**PASSAGE FOR REVIEW**:
┏━━

As of October 2024, according to a survey done by the American Customer Satisfaction Index, Wawa received higher marks in customer satisfaction compared to Sheetz.

==Data breach==
On December 20, 2019, Wawa's CEO Chris Gheysens announced that the company had found malicious software on its payment processing servers that affected every location across the country, according to the statement. The malware is believed to have been on the servers since as early as March 4, 2019, and contained on December 12, 2019. It affected approximately 34 million cards.

On December 27, 2019, The Philadelphia Inquirer reported that at least six lawsuits seeking class-action status had been filed against the company in federal court in Philadelphia.

On July 26, 2022, Pennsylvania Attorney General Josh Shapiro announced an $8 million agreement with Wawa to resolve the data breach.

┗━━

**RECORDS SHOWN**:
┏━━

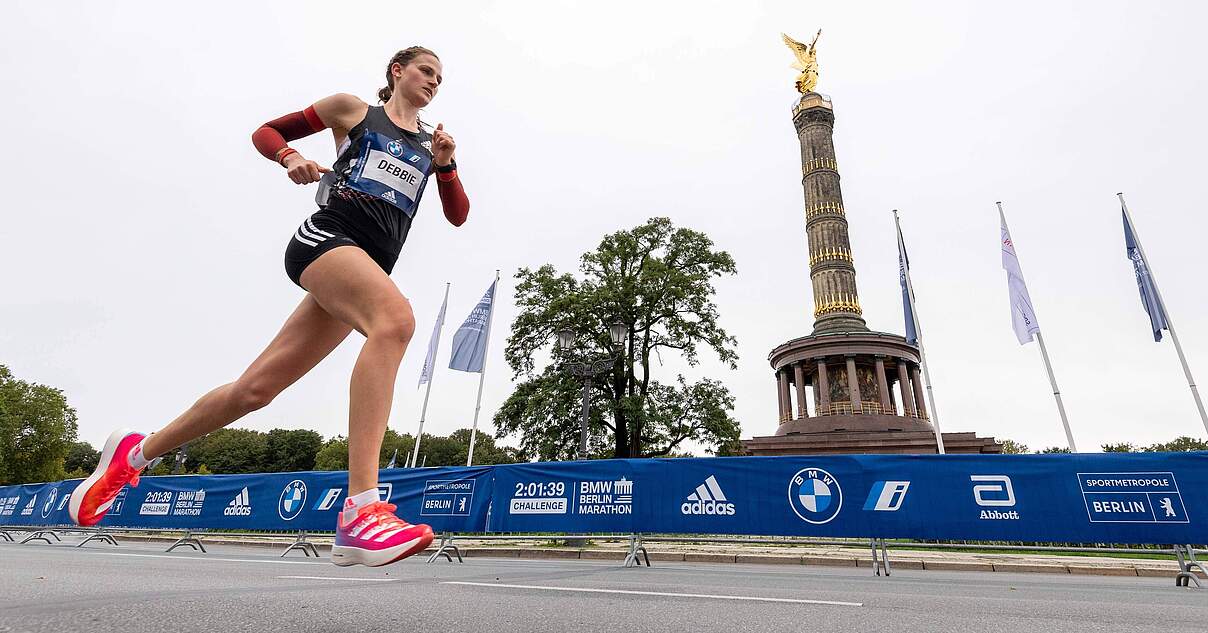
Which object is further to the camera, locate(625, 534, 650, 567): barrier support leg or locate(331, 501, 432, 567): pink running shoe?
locate(625, 534, 650, 567): barrier support leg

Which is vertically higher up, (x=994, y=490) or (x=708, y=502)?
(x=994, y=490)

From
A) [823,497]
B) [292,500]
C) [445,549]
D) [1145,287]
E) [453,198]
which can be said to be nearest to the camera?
[453,198]

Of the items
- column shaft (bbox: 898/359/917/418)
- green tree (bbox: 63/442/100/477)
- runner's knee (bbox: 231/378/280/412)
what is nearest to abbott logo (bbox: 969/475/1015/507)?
runner's knee (bbox: 231/378/280/412)

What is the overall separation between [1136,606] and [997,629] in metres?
2.12

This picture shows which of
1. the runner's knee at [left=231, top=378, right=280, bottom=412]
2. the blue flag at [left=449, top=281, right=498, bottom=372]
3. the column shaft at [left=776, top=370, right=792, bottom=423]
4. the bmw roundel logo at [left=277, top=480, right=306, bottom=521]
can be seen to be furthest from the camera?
the column shaft at [left=776, top=370, right=792, bottom=423]

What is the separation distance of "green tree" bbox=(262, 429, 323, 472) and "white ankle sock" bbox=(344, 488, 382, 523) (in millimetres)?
92808

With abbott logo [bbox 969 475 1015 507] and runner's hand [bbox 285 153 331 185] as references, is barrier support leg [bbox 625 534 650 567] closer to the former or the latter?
abbott logo [bbox 969 475 1015 507]

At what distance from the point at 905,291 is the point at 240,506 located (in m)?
21.5

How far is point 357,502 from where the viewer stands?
6.82 ft

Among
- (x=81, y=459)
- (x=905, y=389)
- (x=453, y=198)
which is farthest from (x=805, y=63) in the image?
(x=81, y=459)

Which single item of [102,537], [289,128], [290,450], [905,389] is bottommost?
[102,537]

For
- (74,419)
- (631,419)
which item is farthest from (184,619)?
(74,419)

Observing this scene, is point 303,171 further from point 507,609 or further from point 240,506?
point 240,506

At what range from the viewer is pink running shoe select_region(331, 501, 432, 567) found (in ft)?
6.29
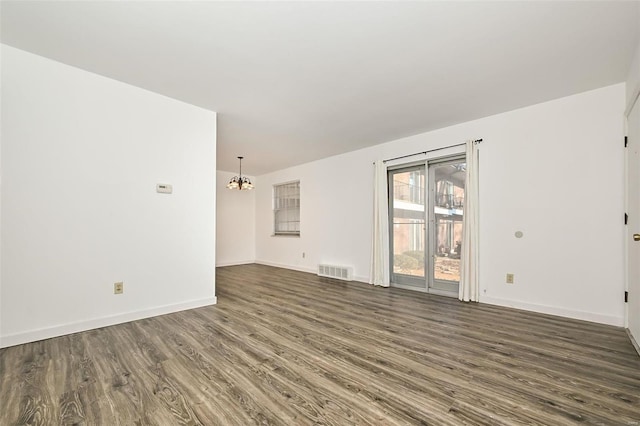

┗━━

**PARTS OF THE EXERCISE**:
a. Translate this sentence from the passage about Wawa into Spanish: "It affected approximately 34 million cards."
b. Continue the passage about Wawa's data breach with a few sentences that follow its last line.

**ANSWERS TO THE EXERCISES**:
a. Afectó aproximadamente a 34 millones de tarjetas.

b.
==Popularity==
Wawa enjoys a level of popularity in the Greater Philadelphia region likened to a cult following. This has been attributed to its focus on service and by its fostering a sense of community, described as, "Somehow, whether because of the goofy name or the iconic Canada goose soaring in the sunset, Wawa succeeded in creating an atmosphere that intimately connects with a broad sense of community." Wawa CEO Chris Gheysens has attributed this to a slow-growth strategy, comparing Wawa's cult popularity with that of stores with similar strategies, such as In-N-Out Burger.

==Controversies==
Wawa's expansion efforts have sometimes met with controversy from local communities. In Coral Gables, Florida, land which was planned to be used for affordable housing was instead approved as a new site for a Wawa gas station.